— START —
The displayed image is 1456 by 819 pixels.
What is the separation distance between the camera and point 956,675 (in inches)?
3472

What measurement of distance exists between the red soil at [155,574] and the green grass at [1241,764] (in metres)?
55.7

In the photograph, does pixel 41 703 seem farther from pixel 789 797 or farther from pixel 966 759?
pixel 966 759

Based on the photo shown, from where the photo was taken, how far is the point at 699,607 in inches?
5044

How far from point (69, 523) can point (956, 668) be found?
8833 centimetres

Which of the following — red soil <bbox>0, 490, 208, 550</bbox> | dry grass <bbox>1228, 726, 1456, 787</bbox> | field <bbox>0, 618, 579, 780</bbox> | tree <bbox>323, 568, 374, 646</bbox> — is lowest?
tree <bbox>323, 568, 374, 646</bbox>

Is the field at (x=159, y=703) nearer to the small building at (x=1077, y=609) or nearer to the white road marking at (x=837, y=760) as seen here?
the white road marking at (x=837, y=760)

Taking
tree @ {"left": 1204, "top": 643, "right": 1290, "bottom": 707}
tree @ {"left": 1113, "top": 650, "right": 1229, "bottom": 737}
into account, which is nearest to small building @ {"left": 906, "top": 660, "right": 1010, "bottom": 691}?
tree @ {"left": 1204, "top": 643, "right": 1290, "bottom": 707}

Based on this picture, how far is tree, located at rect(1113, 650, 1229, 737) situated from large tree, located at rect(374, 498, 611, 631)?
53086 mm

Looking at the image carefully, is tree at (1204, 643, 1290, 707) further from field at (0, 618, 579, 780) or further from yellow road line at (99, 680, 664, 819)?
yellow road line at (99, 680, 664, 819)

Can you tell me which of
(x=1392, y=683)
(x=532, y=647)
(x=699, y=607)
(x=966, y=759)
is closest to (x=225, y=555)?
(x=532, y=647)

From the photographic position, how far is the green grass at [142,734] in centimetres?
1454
— END —
— START —
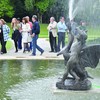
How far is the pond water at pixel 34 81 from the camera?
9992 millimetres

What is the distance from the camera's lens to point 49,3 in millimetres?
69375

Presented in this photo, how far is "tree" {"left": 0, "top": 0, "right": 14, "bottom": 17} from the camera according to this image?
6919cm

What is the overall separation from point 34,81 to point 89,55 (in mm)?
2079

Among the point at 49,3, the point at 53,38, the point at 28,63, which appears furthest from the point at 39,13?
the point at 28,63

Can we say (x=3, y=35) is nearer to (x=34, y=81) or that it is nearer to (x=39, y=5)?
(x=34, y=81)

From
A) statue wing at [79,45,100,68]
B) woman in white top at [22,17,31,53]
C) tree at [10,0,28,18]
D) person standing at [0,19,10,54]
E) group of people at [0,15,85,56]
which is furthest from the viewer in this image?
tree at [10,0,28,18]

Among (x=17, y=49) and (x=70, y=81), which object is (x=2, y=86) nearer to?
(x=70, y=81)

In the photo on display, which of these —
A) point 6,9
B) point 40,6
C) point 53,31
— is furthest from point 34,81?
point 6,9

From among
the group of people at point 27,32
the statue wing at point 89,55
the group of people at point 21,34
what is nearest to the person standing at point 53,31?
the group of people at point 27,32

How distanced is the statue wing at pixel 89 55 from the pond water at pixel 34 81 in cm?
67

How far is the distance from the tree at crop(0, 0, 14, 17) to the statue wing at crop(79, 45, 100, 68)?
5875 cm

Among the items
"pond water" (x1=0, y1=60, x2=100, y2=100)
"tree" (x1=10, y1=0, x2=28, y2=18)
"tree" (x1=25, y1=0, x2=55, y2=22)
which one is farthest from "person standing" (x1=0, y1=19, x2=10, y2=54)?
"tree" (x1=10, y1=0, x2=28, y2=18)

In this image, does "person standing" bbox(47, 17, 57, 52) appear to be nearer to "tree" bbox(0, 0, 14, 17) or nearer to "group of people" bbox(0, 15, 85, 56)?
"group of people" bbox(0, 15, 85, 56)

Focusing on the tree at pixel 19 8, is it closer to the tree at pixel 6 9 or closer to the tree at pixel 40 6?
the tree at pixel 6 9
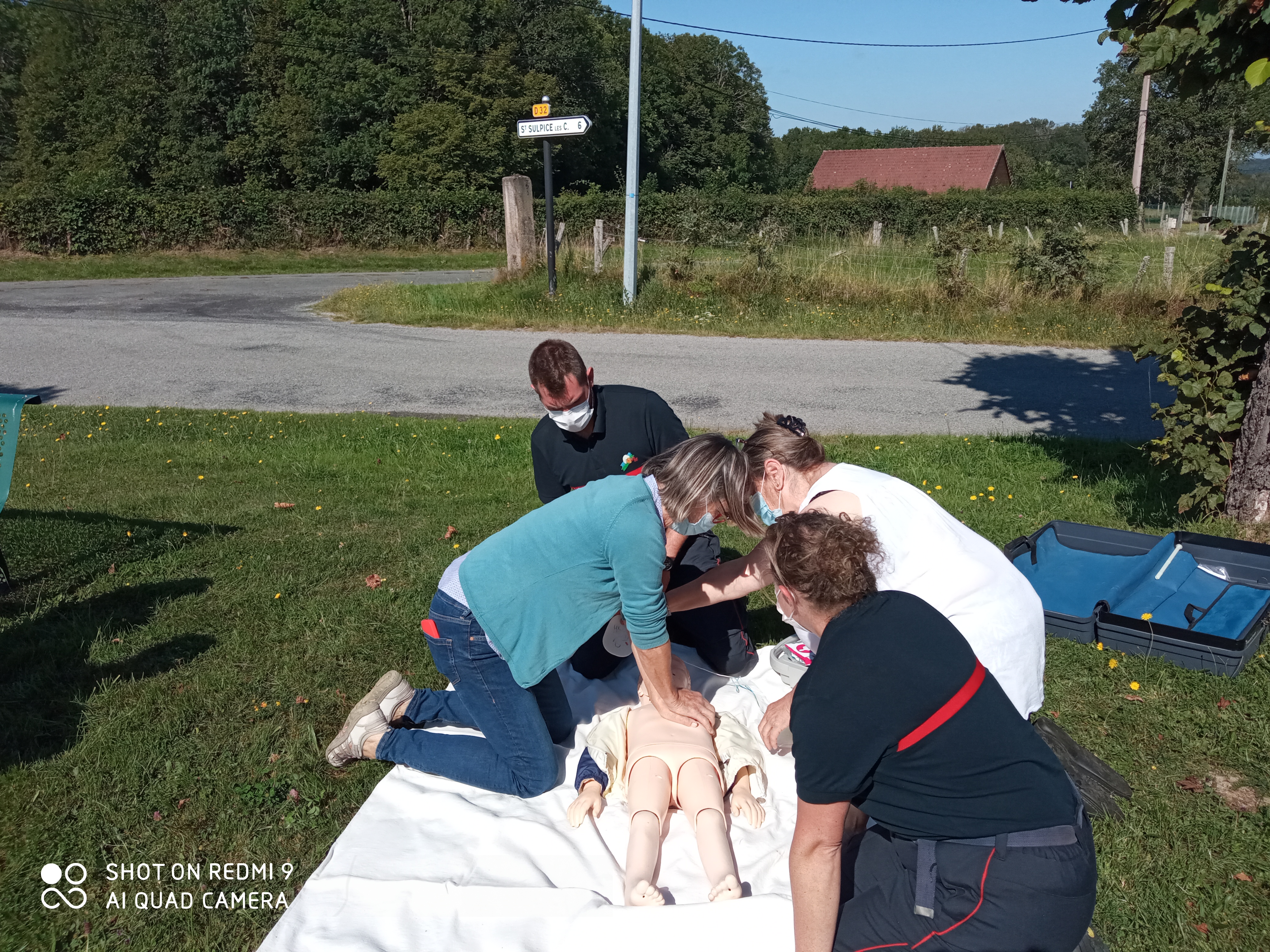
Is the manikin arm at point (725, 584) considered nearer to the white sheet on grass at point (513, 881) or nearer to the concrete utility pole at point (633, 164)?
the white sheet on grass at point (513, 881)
— END —
— START —
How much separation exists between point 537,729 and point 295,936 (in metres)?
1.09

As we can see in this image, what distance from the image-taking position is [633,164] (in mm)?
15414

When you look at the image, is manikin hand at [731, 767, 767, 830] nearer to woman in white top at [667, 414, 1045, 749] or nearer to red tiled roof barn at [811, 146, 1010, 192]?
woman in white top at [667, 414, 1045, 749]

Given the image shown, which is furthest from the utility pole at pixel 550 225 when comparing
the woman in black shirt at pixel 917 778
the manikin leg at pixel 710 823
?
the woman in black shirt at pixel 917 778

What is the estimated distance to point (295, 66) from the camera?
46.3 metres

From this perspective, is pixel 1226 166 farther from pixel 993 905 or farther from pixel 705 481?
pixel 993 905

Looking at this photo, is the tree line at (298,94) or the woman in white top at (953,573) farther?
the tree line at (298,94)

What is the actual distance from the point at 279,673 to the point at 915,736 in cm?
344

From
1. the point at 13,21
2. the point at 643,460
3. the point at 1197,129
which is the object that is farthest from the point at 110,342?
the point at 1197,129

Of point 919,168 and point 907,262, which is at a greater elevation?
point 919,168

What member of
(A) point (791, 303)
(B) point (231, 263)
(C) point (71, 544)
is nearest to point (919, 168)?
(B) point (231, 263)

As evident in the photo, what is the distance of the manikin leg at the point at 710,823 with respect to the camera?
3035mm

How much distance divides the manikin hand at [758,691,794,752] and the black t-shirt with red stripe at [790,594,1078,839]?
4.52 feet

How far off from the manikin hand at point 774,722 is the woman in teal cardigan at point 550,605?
— END —
**What the task requires**
Please replace "red soil" with "brown clay" in the records, starting with the line containing "The displayed image is 1456 by 819 pixels." and going on through the line containing "8833 centimetres", and give back only those lines with nothing else changed.

**Result**
The displayed image is 1456 by 819 pixels.
What is the separation distance between the camera and point 956,675 (in inches)?
3472

What measurement of distance exists between the brown clay at [155,574] and the green grass at [1241,764] (in metres)?
55.7

In the photograph, does pixel 41 703 seem farther from pixel 789 797 or farther from pixel 966 759?
pixel 966 759

Based on the photo shown, from where the photo was taken, how far is the point at 699,607 in inches?
5044

How far from point (69, 523) can point (956, 668) be found?
8833 centimetres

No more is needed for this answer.